:: Material provided ::
___

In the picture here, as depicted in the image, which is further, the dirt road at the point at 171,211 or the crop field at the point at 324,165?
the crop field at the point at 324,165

___

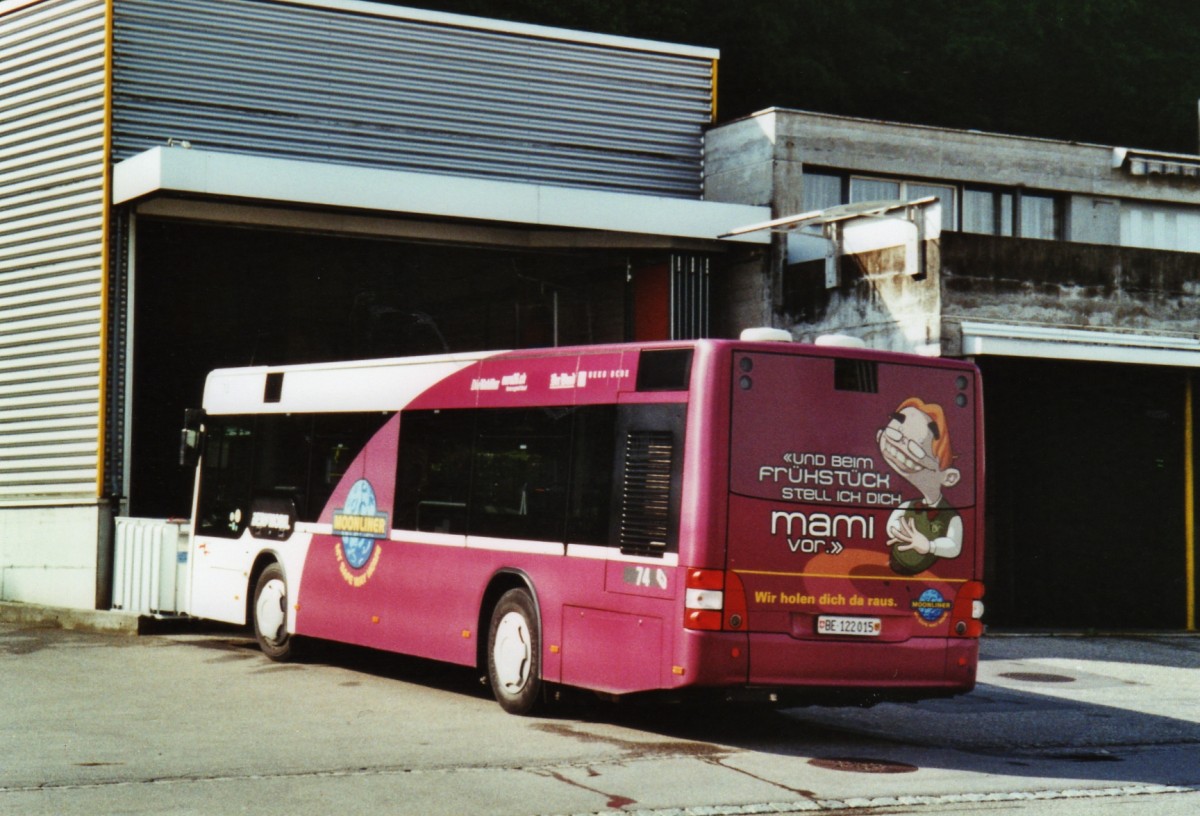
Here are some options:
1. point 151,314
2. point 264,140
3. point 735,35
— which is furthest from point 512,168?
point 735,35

___

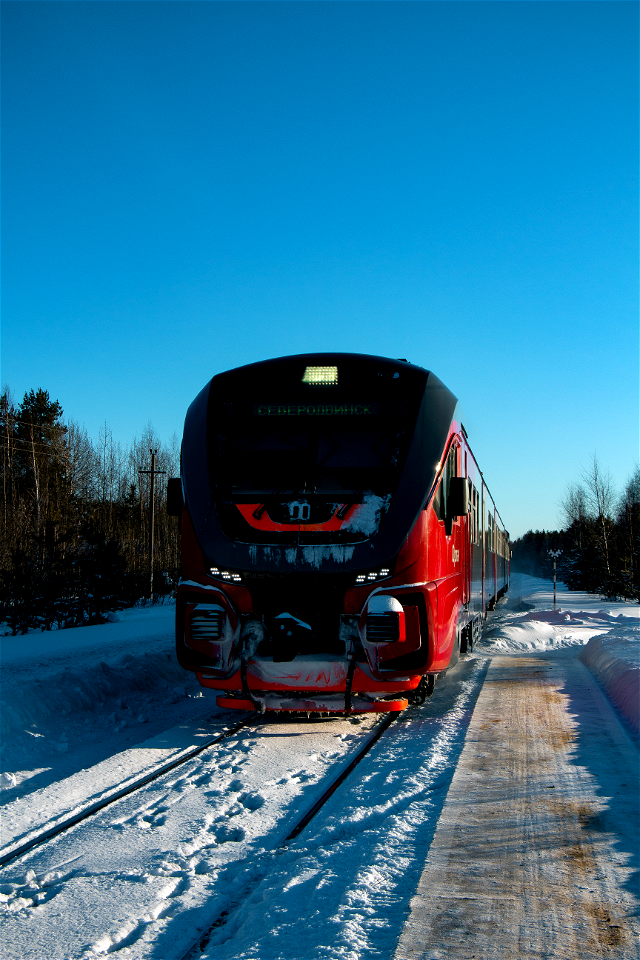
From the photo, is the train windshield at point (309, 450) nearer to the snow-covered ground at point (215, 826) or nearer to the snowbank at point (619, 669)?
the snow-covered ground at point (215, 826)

___

:: Exercise ::
Identify every line of the listing above that contains the string "ground", and copy each such line in full. Matching is case-sensitive.

:: The output ::
From the photo, is the train windshield at point (309, 450) nearer to the snow-covered ground at point (215, 826) or nearer to the snowbank at point (619, 669)?
the snow-covered ground at point (215, 826)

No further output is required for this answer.